2
votes

I have a Neo4J database with the following properties:

  • Array Store 8.00 KiB
  • Logical Log 16 B
  • Node Store 174.54 MiB
  • Property Store 477.08 MiB
  • Relationship Store 3.99 GiB
  • String Store Size 174.34 MiB
  • MiB Total Store Size 5.41 GiB

There are 12M nodes and 125M relationships.

So you could say this is a pretty large database.

My OS is windows 10 64bit, running on an Intel i7-4500U CPU @1.80Ghz with 8GB of RAM. This isn't a complete powerhouse, but it's a decent machine and in theory the total store could even fit in RAM.

However when I run a very simple query (using the Neo4j Browser)

MATCH (n {title:"A clockwork orange"}) RETURN n;

I get a result:

Returned 1 row in 17445 ms.

I also used a post request with the same query to http://localhost:7474/db/data/cypher, this took 19seconds.

something like this: http://localhost:7474/db/data/node/15000 is however executed in 23ms...

And I can confirm there is an index on title:

Indexes
ON :Page(title) ONLINE 

So anyone have ideas on why this might be running so slow?

Thanks!

1

1 Answers

6
votes

This has to scan all nodes in the db - if you re-run your query using n:Page instead of just n, it'll use the index on those nodes and you'll get better results.


To expand this a bit more - INDEX ON :Page(title) is only for nodes with a :Page label, and in order to take advantage of that index your MATCH() needs to specify that label in its search.

If a MATCH() is specified without a label, the query engine has no "clue" what you're looking for so it has to do a full db scan in order to find all the nodes with a title property and check its value.

That's why

MATCH (n {title:"A clockwork orange"}) RETURN n;

is taking so long - it has to scan the entire db.

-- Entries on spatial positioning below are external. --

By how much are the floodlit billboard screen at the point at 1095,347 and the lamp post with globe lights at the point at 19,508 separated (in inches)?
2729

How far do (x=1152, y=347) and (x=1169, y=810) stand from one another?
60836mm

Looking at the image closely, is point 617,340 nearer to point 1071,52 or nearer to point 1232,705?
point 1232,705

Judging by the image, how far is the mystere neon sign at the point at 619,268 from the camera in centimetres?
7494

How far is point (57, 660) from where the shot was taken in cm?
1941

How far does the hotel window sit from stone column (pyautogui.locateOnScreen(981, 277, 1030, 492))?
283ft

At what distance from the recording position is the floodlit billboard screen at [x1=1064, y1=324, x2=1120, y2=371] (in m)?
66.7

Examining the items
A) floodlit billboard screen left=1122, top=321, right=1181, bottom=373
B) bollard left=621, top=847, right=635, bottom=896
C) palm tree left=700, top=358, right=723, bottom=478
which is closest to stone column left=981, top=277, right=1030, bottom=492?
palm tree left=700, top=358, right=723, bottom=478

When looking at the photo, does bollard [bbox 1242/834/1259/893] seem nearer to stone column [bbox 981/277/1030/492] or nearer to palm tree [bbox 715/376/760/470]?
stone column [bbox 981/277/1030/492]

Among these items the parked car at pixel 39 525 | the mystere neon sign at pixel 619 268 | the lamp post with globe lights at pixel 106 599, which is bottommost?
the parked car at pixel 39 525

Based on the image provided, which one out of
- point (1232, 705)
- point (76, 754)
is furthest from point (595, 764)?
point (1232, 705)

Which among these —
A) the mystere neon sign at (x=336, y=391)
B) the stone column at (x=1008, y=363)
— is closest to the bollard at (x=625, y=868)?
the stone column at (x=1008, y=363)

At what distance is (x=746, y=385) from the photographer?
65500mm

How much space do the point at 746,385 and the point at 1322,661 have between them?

If you tell the MATCH() you're looking for a node with a :Page label and a title property -

MATCH (n:Page {title:"A clockwork orange"}) RETURN n;

the query engine knows you're looking for nodes with that label, it also knows that there's an index on that label it can use - which means it can perform your search with the performance you're looking for.